We've been saying it: cloud providers are weaponizing capital to embed AI into their platforms. This Strands architecture is exactly that strategy in action. The model is the loss leader. The orchestration platform is the lock-in.
Quick Hits
$1,500 to train a competitive text-to-image model. Photoroom's PRX research trained a diffusion model in 24 hours on 32 H200 GPUs. If a startup can train a competitive image model for the price of a used car, the "we trained an expensive model" moat is dead. Defensibility has to come from the application layer.
Gemini 3.1 Flash-Lite: $0.25 per million input tokens. Google's new bottom-tier model is designed for high-volume, cost-sensitive workloads. Google explicitly competing on price in the commodity model market. Use cheap models for cheap tasks, expensive models for hard tasks. Model routing is becoming a core engineering competency.
GPT-5.2 announced. OpenAI dropped GPT-5.2 — details sparse, but the rapid cadence tells the real story: model generations are compressing. The gap between "frontier" and "good enough" shrinks with every release.
BNY Mellon goes all-in on OpenAI. The financial services giant is building "AI for everyone, everywhere" with OpenAI. Classic enterprise lock-in: embed into institutional workflows, capture proprietary financial data flows, make switching costs astronomical. We've tracked this pattern for months — it's accelerating.
OpenAI updates Model Spec with teen protections. New guardrails for younger users. Regulatory compliance is becoming product surface area. If you're shipping consumer-facing AI without age-gated behavior, you're building regulatory debt.
Company Watch: AWS Strands Agents
What it is: An open-source SDK from AWS for building AI agents, now with custom model provider support for SageMaker-hosted LLMs.
Why it matters: AWS is playing the classic platform game — open-source the developer tooling, commoditize the model layer, and monetize the infrastructure underneath. Strands + SageMaker + Bedrock creates a full-stack agent platform where AWS captures margin at every layer except the model itself.
The strategic read: AWS is betting that the orchestration framework — not the model — becomes the developer's primary dependency. If Strands becomes the default way enterprises build agents, AWS wins regardless of whether the model underneath is Llama, Mistral, or Claude. This is why they're investing in making model-swapping trivially easy.

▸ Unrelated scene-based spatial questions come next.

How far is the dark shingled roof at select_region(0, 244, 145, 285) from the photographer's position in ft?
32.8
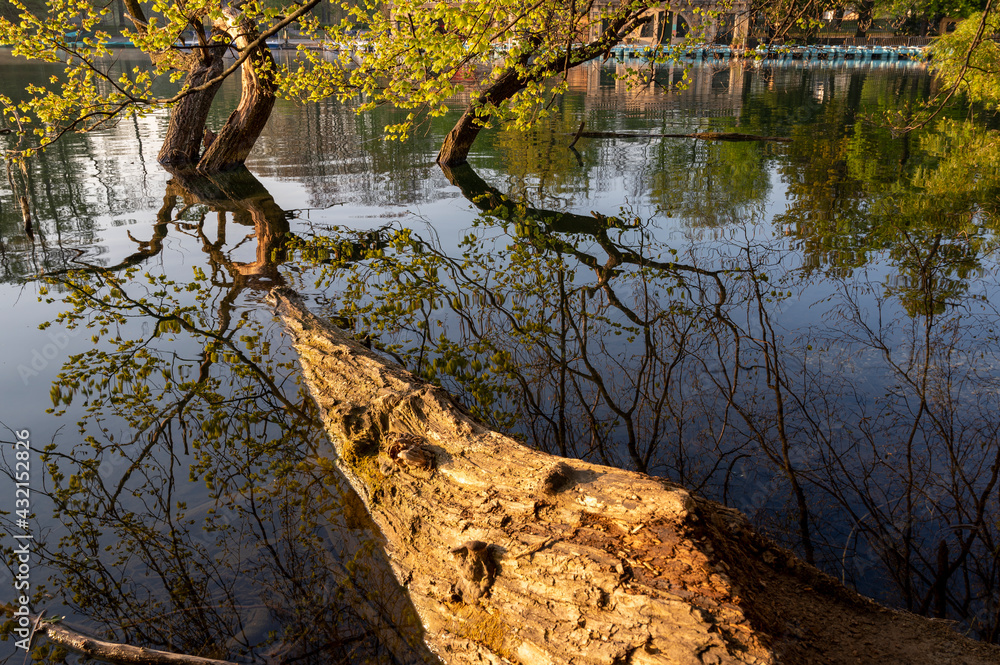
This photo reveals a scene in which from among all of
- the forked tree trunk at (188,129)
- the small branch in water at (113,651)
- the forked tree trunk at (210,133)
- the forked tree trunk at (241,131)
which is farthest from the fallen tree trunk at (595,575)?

Builder implication: If you're building agent infrastructure that competes with Strands, you need a differentiation story beyond "we also orchestrate LLM calls." Domain-specific agent templates, proprietary tool ecosystems, or vertical-specific compliance layers are the play. Generic orchestration is being given away for free.

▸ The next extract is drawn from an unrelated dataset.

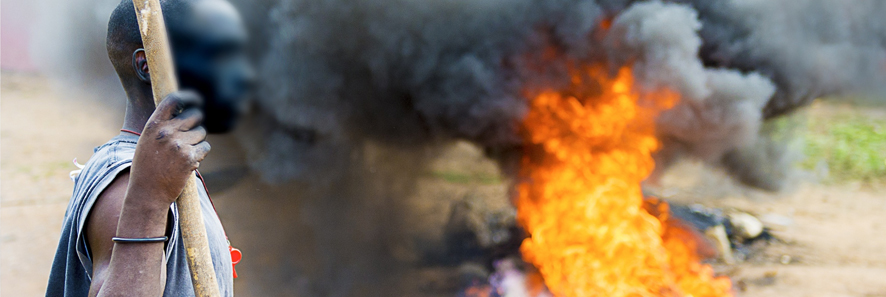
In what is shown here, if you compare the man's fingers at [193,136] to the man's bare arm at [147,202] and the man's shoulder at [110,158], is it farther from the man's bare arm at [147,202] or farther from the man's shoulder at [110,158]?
the man's shoulder at [110,158]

Tool of the Day: ml-container-creator (awslabs)
AWS's tool for deploying custom LLM serving containers on SageMaker. Handles container packaging for SGLang, vLLM, and other serving frameworks so you can deploy open models to SageMaker endpoints without hand-rolling Docker configs.
Why builders should care: The fastest way to cut inference costs is to self-host open models for tasks that don't need frontier capabilities. This tool removes the DevOps friction. Not glamorous, but it's the infrastructure decision that separates profitable AI products from ones subsidizing OpenAI's revenue.
Stat of the Day
$1,500 and 24 hours to train a competitive text-to-image diffusion model on 32 H200 GPUs — down from months and millions just 3 years ago. (Source: Photoroom/Hugging Face PRX Part 3)
The model is the commodity. The workflow is the product. The data is the moat. Build accordingly.